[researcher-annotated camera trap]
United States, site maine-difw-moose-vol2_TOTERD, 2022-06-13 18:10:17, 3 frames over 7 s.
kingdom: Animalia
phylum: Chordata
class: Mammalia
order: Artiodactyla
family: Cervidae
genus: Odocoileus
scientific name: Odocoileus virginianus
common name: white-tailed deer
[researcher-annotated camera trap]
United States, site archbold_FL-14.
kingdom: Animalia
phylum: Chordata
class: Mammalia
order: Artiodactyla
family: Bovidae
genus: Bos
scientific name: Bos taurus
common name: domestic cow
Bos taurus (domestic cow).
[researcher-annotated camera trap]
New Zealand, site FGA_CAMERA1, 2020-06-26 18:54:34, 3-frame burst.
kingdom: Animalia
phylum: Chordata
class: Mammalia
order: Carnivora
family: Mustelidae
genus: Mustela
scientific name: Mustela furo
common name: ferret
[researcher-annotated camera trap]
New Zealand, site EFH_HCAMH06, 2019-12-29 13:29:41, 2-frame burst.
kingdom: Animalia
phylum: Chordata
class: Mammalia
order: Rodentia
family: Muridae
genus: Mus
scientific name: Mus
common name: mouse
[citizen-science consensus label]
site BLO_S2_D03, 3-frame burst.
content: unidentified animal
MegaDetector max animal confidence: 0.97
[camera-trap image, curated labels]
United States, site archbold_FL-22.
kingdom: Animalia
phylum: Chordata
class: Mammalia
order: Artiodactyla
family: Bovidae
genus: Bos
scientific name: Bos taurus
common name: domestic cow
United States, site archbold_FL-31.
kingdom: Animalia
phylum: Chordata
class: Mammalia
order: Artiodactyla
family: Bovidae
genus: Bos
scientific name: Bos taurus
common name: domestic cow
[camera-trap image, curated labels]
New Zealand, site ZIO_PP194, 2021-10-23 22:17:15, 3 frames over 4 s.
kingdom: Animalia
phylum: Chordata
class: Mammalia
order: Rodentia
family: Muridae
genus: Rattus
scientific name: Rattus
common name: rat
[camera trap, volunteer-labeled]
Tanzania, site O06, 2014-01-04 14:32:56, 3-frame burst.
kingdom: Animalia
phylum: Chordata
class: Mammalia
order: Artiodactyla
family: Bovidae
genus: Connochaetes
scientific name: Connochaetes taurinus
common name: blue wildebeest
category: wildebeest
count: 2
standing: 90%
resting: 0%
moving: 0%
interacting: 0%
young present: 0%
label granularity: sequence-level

What to work on = Retype all of the records above without a single alteration.

Response to the task =
[researcher-annotated camera trap]
United States, site maine-difw-moose-vol2_TOTERD, 2022-06-13 18:10:17, 3 frames over 7 s.
kingdom: Animalia
phylum: Chordata
class: Mammalia
order: Artiodactyla
family: Cervidae
genus: Odocoileus
scientific name: Odocoileus virginianus
common name: white-tailed deer
[researcher-annotated camera trap]
United States, site archbold_FL-14.
kingdom: Animalia
phylum: Chordata
class: Mammalia
order: Artiodactyla
family: Bovidae
genus: Bos
scientific name: Bos taurus
common name: domestic cow
Bos taurus (domestic cow).
[researcher-annotated camera trap]
New Zealand, site FGA_CAMERA1, 2020-06-26 18:54:34, 3-frame burst.
kingdom: Animalia
phylum: Chordata
class: Mammalia
order: Carnivora
family: Mustelidae
genus: Mustela
scientific name: Mustela furo
common name: ferret
[researcher-annotated camera trap]
New Zealand, site EFH_HCAMH06, 2019-12-29 13:29:41, 2-frame burst.
kingdom: Animalia
phylum: Chordata
class: Mammalia
order: Rodentia
family: Muridae
genus: Mus
scientific name: Mus
common name: mouse
[citizen-science consensus label]
site BLO_S2_D03, 3-frame burst.
content: unidentified animal
MegaDetector max animal confidence: 0.97
[camera-trap image, curated labels]
United States, site archbold_FL-22.
kingdom: Animalia
phylum: Chordata
class: Mammalia
order: Artiodactyla
family: Bovidae
genus: Bos
scientific name: Bos taurus
common name: domestic cow
United States, site archbold_FL-31.
kingdom: Animalia
phylum: Chordata
class: Mammalia
order: Artiodactyla
family: Bovidae
genus: Bos
scientific name: Bos taurus
common name: domestic cow
[camera-trap image, curated labels]
New Zealand, site ZIO_PP194, 2021-10-23 22:17:15, 3 frames over 4 s.
kingdom: Animalia
phylum: Chordata
class: Mammalia
order: Rodentia
family: Muridae
genus: Rattus
scientific name: Rattus
common name: rat
[camera trap, volunteer-labeled]
Tanzania, site O06, 2014-01-04 14:32:56, 3-frame burst.
kingdom: Animalia
phylum: Chordata
class: Mammalia
order: Artiodactyla
family: Bovidae
genus: Connochaetes
scientific name: Connochaetes taurinus
common name: blue wildebeest
category: wildebeest
count: 2
standing: 90%
resting: 0%
moving: 0%
interacting: 0%
young present: 0%
label granularity: sequence-level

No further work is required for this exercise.